Data extracted from a collection
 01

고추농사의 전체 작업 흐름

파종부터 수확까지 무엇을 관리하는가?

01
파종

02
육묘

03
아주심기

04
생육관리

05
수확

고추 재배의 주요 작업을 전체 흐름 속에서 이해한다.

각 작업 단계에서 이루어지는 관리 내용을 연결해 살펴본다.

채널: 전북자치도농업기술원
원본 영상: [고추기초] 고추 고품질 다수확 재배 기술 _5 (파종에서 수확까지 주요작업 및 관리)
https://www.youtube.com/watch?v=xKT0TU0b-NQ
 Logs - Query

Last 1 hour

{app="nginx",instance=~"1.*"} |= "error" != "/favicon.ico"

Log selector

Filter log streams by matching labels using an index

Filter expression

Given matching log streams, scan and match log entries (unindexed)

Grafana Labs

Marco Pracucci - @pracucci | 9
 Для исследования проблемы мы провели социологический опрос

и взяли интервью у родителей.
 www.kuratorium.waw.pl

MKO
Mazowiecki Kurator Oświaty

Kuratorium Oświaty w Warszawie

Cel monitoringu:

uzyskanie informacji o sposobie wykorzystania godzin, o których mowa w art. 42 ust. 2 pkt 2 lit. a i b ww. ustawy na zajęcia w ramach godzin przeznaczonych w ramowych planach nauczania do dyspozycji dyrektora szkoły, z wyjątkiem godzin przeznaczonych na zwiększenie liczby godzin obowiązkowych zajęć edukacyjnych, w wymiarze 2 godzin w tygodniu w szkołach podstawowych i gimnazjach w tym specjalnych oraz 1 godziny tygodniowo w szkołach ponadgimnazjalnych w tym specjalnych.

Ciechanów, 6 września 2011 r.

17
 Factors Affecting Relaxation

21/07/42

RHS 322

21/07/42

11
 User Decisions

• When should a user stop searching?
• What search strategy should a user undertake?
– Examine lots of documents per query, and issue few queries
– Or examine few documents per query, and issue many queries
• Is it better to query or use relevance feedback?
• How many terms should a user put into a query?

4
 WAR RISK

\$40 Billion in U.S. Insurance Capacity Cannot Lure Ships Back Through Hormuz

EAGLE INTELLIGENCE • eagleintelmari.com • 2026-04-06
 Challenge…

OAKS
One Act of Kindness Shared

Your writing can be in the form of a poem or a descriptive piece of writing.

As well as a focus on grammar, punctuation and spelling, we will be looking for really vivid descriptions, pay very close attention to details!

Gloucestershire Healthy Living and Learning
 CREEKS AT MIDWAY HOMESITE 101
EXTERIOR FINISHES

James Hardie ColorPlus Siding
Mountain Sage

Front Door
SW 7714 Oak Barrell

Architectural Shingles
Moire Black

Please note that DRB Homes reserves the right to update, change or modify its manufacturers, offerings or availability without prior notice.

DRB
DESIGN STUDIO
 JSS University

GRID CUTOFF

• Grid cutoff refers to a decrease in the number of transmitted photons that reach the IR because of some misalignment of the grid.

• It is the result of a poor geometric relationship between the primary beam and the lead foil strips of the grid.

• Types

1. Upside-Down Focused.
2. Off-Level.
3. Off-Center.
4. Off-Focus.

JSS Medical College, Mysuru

TASK TO COMPLETE
Set down each record above without changing a single word.

YOUR SOLUTION
 01

고추농사의 전체 작업 흐름

파종부터 수확까지 무엇을 관리하는가?

01
파종

02
육묘

03
아주심기

04
생육관리

05
수확

고추 재배의 주요 작업을 전체 흐름 속에서 이해한다.

각 작업 단계에서 이루어지는 관리 내용을 연결해 살펴본다.

채널: 전북자치도농업기술원
원본 영상: [고추기초] 고추 고품질 다수확 재배 기술 _5 (파종에서 수확까지 주요작업 및 관리)
https://www.youtube.com/watch?v=xKT0TU0b-NQ
 Logs - Query

Last 1 hour

{app="nginx",instance=~"1.*"} |= "error" != "/favicon.ico"

Log selector

Filter log streams by matching labels using an index

Filter expression

Given matching log streams, scan and match log entries (unindexed)

Grafana Labs

Marco Pracucci - @pracucci | 9
 Для исследования проблемы мы провели социологический опрос

и взяли интервью у родителей.
 www.kuratorium.waw.pl

MKO
Mazowiecki Kurator Oświaty

Kuratorium Oświaty w Warszawie

Cel monitoringu:

uzyskanie informacji o sposobie wykorzystania godzin, o których mowa w art. 42 ust. 2 pkt 2 lit. a i b ww. ustawy na zajęcia w ramach godzin przeznaczonych w ramowych planach nauczania do dyspozycji dyrektora szkoły, z wyjątkiem godzin przeznaczonych na zwiększenie liczby godzin obowiązkowych zajęć edukacyjnych, w wymiarze 2 godzin w tygodniu w szkołach podstawowych i gimnazjach w tym specjalnych oraz 1 godziny tygodniowo w szkołach ponadgimnazjalnych w tym specjalnych.

Ciechanów, 6 września 2011 r.

17
 Factors Affecting Relaxation

21/07/42

RHS 322

21/07/42

11
 User Decisions

• When should a user stop searching?
• What search strategy should a user undertake?
– Examine lots of documents per query, and issue few queries
– Or examine few documents per query, and issue many queries
• Is it better to query or use relevance feedback?
• How many terms should a user put into a query?

4
 WAR RISK

\$40 Billion in U.S. Insurance Capacity Cannot Lure Ships Back Through Hormuz

EAGLE INTELLIGENCE • eagleintelmari.com • 2026-04-06
 Challenge…

OAKS
One Act of Kindness Shared

Your writing can be in the form of a poem or a descriptive piece of writing.

As well as a focus on grammar, punctuation and spelling, we will be looking for really vivid descriptions, pay very close attention to details!

Gloucestershire Healthy Living and Learning
 CREEKS AT MIDWAY HOMESITE 101
EXTERIOR FINISHES

James Hardie ColorPlus Siding
Mountain Sage

Front Door
SW 7714 Oak Barrell

Architectural Shingles
Moire Black

Please note that DRB Homes reserves the right to update, change or modify its manufacturers, offerings or availability without prior notice.

DRB
DESIGN STUDIO
 JSS University

GRID CUTOFF

• Grid cutoff refers to a decrease in the number of transmitted photons that reach the IR because of some misalignment of the grid.

• It is the result of a poor geometric relationship between the primary beam and the lead foil strips of the grid.

• Types

1. Upside-Down Focused.
2. Off-Level.
3. Off-Center.
4. Off-Focus.

JSS Medical College, Mysuru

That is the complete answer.